- [TEXT PASSAGE]:
In North America, wrestlers worked in saloons, Wild West shows and circuses, and vaudeville. Prominent turn-of-the century North American wrestlers included Martin "Farmer" Burns, Tom Jenkins, Frank Gotch, and Ben Roller. This was also the era of yellow journalism, and so, with the support of jingoistic sportswriters, there arose a clamor to see whether European or American wrestling was best. This in turn led to two well-publicized matches between North American champion Frank Gotch and European champion George Hackenschmidt. Gotch won both times, so the U.S. newspapers gave him the title of "Champion of the World."

George Hackenschmidt
With the retirements of Hackenschmidt and Gotch, professional wrestling went into decline. Part of the problem was World War I ruining the business in Europe. But scandals also played a part. For example, in March 1910, John C. Maybray and about 80 others (including Gotch's former manager Joe Carroll) pleaded guilty to Federal charges of using the U.S. mails to fix wrestling matches.
Toward reducing the appearance of corruption, after World War I the National Boxing Association began recognizing "official" wrestling championships, and it subsequently organized a National Wrestling Association. In practice, however, promoters continued doing business as they always had.
During the 1920s and 1930s, professional wrestlers earned their keep in various ways. Some wrestled for regional promoters such as Lou Daro in Los Angeles, Paul Bowser in Boston, Tom Packs in St. Louis, and Jack Pfefer in New York. In these promotions, the promoters told the wrestlers who would win and who would lose. Other wrestlers worked carnivals and Wild West shows. In the latter venues, shills were used to work the crowd. An example of a shill was actor Kirk Douglas, who worked his way through college taunting the Masked Marvel. The Marvel in this case was future New York assemblyman Hayward Plumadore. As Plumadore recalled it for Robert Crichton, occupational hazards of the carnival wrestler included drunken opponents who didn't know when they were hurt, challengers who introduced rocks or knives into what was supposed to be a wrestling match, and the occasional college wrestler who proved to be a terror. Pay could be good, however, especially when the locals paid the Marvel to be particularly hard on a local bully or especially kind to a popular foreman or labor leader. Finally, a few wrestlers continued hustling. Fred Grubmeier, for example, was legendary for dressing like a hick, losing matches to second-rate local wrestlers, and then "accidentally" defeating the regional champion once the big money was down.
Hustling was a hard life, and so most wrestlers and promoters sought something easier. One new product was "Slam Bang Western Style Wrestling," which combined the showiest moves of boxing, football, and Greco-Roman wrestling with the "old-time lumber camp fighting" seen in the Miller Brothers' 101 Ranch Wild West Show. Essentially film-style stunt work performed before live audiences, pioneers in this development included Joseph "Toots" Mondt, Billy Sandow, and Ed "Strangler" Lewis.

- [TO DO]:
1) Answer these from the passage on early professional wrestling:
(a) How many times did Frank Gotch win his matches against George Hackenschmidt?
(b) In March 1910, what did John C. Maybray and about 80 others plead guilty to?
(c) Who are named as pioneers in the development of "Slam Bang Western Style Wrestling"?
2) From the passage on early professional wrestling, extract the part starting with "Toward reducing the" and going on through "they always had.".

- [DATA PROVIDED]:
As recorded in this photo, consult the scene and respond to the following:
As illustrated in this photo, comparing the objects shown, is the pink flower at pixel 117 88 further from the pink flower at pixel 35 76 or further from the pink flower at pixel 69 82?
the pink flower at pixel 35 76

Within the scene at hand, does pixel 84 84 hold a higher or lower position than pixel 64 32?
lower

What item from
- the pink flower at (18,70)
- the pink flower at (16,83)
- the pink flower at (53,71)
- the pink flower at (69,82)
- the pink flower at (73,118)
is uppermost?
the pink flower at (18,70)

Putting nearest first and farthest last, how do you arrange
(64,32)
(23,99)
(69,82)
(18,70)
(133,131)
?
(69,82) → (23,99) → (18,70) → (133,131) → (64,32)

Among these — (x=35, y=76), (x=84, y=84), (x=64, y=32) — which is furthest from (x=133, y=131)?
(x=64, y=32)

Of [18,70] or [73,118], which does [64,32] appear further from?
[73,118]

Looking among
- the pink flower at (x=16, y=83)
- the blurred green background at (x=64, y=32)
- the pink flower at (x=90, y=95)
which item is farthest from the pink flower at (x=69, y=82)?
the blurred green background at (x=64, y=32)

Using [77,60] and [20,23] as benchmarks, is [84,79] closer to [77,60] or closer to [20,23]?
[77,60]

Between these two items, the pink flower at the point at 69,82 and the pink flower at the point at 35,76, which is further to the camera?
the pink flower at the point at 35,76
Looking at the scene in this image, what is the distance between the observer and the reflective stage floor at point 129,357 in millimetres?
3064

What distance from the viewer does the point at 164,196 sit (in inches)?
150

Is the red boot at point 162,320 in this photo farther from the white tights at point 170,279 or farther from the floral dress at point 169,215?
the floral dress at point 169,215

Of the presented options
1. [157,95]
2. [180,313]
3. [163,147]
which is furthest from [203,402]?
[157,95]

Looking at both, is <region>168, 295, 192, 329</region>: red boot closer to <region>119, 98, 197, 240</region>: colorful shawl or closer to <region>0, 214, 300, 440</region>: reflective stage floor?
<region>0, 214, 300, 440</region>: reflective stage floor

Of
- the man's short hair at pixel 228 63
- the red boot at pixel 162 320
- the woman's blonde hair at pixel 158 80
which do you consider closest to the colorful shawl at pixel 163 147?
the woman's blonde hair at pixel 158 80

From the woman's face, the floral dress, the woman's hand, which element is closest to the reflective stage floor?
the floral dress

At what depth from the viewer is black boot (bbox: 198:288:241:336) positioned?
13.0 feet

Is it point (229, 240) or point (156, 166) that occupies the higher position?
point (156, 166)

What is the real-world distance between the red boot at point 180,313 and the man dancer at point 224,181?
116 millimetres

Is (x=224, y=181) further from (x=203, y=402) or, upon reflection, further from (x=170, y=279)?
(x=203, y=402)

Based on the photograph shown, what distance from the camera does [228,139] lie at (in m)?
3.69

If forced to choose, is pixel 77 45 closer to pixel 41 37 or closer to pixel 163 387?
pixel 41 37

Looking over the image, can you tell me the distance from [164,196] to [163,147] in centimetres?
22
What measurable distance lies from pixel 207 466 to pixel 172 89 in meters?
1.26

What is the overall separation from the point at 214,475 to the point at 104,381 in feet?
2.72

- [OUTPUTS BY TASK]:
1)
(a) Both times; he won the two matches.
(b) Federal charges of using the U.S. mails to fix wrestling matches.
(c) Joseph "Toots" Mondt, Billy Sandow, and Ed "Strangler" Lewis.

2)
Toward reducing the appearance of corruption, after World War I the National Boxing Association began recognizing "official" wrestling championships, and it subsequently organized a National Wrestling Association. In practice, however, promoters continued doing business as they always had.